::: Data section
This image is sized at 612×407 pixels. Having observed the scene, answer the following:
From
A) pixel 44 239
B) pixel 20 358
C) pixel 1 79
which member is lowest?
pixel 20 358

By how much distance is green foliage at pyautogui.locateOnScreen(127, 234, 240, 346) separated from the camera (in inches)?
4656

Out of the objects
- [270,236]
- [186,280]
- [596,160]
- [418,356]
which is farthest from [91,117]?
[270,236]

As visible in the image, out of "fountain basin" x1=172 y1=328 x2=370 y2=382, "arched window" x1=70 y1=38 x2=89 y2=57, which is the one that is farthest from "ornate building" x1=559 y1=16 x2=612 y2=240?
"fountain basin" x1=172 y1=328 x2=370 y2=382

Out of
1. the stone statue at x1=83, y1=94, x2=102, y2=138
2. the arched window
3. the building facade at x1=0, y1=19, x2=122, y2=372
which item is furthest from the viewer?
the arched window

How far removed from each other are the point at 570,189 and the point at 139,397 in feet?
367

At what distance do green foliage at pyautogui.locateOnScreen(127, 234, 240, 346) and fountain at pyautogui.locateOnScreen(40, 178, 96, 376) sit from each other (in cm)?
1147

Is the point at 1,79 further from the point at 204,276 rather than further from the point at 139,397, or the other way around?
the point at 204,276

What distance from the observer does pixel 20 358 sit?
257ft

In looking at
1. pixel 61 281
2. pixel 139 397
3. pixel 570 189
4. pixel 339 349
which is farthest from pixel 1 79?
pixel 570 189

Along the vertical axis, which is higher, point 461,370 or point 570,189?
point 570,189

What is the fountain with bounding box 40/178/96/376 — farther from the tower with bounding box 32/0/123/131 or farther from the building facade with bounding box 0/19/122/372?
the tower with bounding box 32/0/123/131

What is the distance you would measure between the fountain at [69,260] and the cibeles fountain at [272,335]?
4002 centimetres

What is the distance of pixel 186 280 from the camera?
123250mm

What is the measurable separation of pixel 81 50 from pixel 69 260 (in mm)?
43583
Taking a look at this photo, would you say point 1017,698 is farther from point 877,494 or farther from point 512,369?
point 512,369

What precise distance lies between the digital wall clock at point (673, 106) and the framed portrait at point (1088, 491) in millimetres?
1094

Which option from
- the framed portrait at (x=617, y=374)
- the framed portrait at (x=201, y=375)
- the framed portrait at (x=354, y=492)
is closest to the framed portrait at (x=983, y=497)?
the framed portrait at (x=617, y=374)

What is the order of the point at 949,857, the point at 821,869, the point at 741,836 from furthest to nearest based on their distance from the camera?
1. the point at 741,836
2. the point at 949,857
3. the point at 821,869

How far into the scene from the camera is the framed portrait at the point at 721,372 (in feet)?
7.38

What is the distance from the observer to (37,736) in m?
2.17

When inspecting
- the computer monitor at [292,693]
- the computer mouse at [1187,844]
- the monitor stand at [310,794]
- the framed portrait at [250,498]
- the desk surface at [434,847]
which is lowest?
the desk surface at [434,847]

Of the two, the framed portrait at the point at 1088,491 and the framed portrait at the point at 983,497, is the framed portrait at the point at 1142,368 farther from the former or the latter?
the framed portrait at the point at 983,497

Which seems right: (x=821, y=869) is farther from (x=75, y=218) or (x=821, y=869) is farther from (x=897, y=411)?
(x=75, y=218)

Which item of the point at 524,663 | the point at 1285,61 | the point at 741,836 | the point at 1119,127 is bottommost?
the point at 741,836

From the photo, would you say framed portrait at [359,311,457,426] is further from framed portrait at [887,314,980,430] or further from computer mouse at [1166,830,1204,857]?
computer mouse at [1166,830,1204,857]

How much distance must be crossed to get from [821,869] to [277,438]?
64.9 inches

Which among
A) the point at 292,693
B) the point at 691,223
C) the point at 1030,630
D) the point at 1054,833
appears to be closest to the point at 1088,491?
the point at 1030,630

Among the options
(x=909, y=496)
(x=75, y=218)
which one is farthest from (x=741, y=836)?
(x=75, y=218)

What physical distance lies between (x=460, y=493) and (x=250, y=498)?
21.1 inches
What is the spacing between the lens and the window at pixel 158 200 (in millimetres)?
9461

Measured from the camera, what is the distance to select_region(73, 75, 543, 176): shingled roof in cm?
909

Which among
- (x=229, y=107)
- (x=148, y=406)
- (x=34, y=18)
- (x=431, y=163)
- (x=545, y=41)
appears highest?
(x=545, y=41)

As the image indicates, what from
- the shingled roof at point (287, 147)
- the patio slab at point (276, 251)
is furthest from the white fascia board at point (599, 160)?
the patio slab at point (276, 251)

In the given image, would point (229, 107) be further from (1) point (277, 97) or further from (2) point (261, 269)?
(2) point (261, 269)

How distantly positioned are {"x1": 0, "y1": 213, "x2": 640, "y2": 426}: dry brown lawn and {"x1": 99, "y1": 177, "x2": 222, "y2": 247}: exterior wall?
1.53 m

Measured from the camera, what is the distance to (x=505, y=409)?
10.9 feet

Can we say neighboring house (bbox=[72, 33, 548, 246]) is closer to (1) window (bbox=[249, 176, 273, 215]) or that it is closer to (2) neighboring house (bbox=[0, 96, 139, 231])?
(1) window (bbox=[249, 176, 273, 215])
::::::
**Prompt:**
Can you change every "green foliage" in the rows above to "green shrubbery" and leave everything else in those rows unchanged?

**Correct answer:**
This image is sized at 612×407 pixels. Having observed the scene, answer the following:
From
A) pixel 44 239
B) pixel 20 358
C) pixel 1 79
which member is lowest?
pixel 20 358

By how much distance is green shrubbery at pyautogui.locateOnScreen(127, 234, 240, 346) separated from the camera (in inches)?
4656

Out of the objects
- [270,236]
- [186,280]
- [596,160]
- [418,356]
which is farthest from [91,117]?
[270,236]

As visible in the image, out of "fountain basin" x1=172 y1=328 x2=370 y2=382, "arched window" x1=70 y1=38 x2=89 y2=57, which is the one that is farthest from "ornate building" x1=559 y1=16 x2=612 y2=240?
"fountain basin" x1=172 y1=328 x2=370 y2=382

Out of
1. the stone statue at x1=83, y1=94, x2=102, y2=138
2. the arched window
3. the building facade at x1=0, y1=19, x2=122, y2=372
which item is furthest from the viewer?
the arched window

How far removed from each other are the point at 570,189 and the point at 139,397 in feet?
367

At what distance do green shrubbery at pyautogui.locateOnScreen(127, 234, 240, 346) and fountain at pyautogui.locateOnScreen(40, 178, 96, 376) sit from each other (in cm)?
1147

Is the point at 1,79 further from the point at 204,276 rather than further from the point at 139,397, or the other way around?
the point at 204,276

What distance from the observer does pixel 20 358 sit?
257ft

In looking at
1. pixel 61 281
2. pixel 139 397
3. pixel 570 189
4. pixel 339 349
which is farthest from pixel 1 79?
pixel 570 189

Along the vertical axis, which is higher, point 461,370 or point 570,189?
point 570,189

What is the fountain with bounding box 40/178/96/376 — farther from the tower with bounding box 32/0/123/131 or farther from the building facade with bounding box 0/19/122/372?
the tower with bounding box 32/0/123/131

What is the distance you would measure between the fountain at [69,260] and the cibeles fountain at [272,335]?
4002 centimetres

What is the distance of pixel 186 280 from the camera?
123250mm

What is the measurable separation of pixel 81 50 from pixel 69 260 (in mm)?
43583
Taking a look at this photo, would you say point 1017,698 is farther from point 877,494 or farther from point 512,369?
point 512,369

What precise distance lies between the digital wall clock at point (673, 106) and the framed portrait at point (1088, 491) in millimetres?
1094

Which option from
- the framed portrait at (x=617, y=374)
- the framed portrait at (x=201, y=375)
- the framed portrait at (x=354, y=492)
is closest to the framed portrait at (x=983, y=497)?
the framed portrait at (x=617, y=374)

What is the order of the point at 949,857, the point at 821,869, the point at 741,836 from furthest to nearest based on their distance from the camera?
1. the point at 741,836
2. the point at 949,857
3. the point at 821,869

How far into the scene from the camera is the framed portrait at the point at 721,372 (in feet)?
7.38

What is the distance from the observer to (37,736) in m?
2.17

When inspecting
- the computer monitor at [292,693]
- the computer mouse at [1187,844]
- the monitor stand at [310,794]
- the framed portrait at [250,498]
- the desk surface at [434,847]
which is lowest?
the desk surface at [434,847]

Of the two, the framed portrait at the point at 1088,491 and the framed portrait at the point at 983,497, is the framed portrait at the point at 1142,368 farther from the former or the latter?
the framed portrait at the point at 983,497

Which seems right: (x=821, y=869) is farther from (x=75, y=218) or (x=821, y=869) is farther from (x=897, y=411)?
(x=75, y=218)

Which item of the point at 524,663 | the point at 1285,61 | the point at 741,836 | the point at 1119,127 is bottommost?
the point at 741,836

From the photo, would you say framed portrait at [359,311,457,426] is further from framed portrait at [887,314,980,430] or further from computer mouse at [1166,830,1204,857]?
computer mouse at [1166,830,1204,857]

How much distance must be crossed to get from [821,869] to [277,438]?
64.9 inches

Which among
A) the point at 292,693
B) the point at 691,223
C) the point at 1030,630
D) the point at 1054,833
appears to be closest to the point at 1088,491?
the point at 1030,630

Among the options
(x=909, y=496)
(x=75, y=218)
which one is farthest from (x=741, y=836)?
(x=75, y=218)

What physical distance lies between (x=460, y=493) and (x=250, y=498)?
21.1 inches
What is the spacing between the lens and the window at pixel 158 200 (in millimetres)?
9461

Measured from the camera, what is the distance to select_region(73, 75, 543, 176): shingled roof in cm?
909

Which among
- (x=229, y=107)
- (x=148, y=406)
- (x=34, y=18)
- (x=431, y=163)
- (x=545, y=41)
appears highest?
(x=545, y=41)

As the image indicates, what from
- the shingled roof at point (287, 147)
- the patio slab at point (276, 251)
is furthest from the white fascia board at point (599, 160)?
the patio slab at point (276, 251)

In the given image, would point (229, 107) be further from (1) point (277, 97) or further from (2) point (261, 269)?
(2) point (261, 269)

How distantly positioned are {"x1": 0, "y1": 213, "x2": 640, "y2": 426}: dry brown lawn and {"x1": 99, "y1": 177, "x2": 222, "y2": 247}: exterior wall?
1.53 m

Measured from the camera, what is the distance to (x=505, y=409)?
10.9 feet

Can we say neighboring house (bbox=[72, 33, 548, 246]) is closer to (1) window (bbox=[249, 176, 273, 215]) or that it is closer to (2) neighboring house (bbox=[0, 96, 139, 231])?
(1) window (bbox=[249, 176, 273, 215])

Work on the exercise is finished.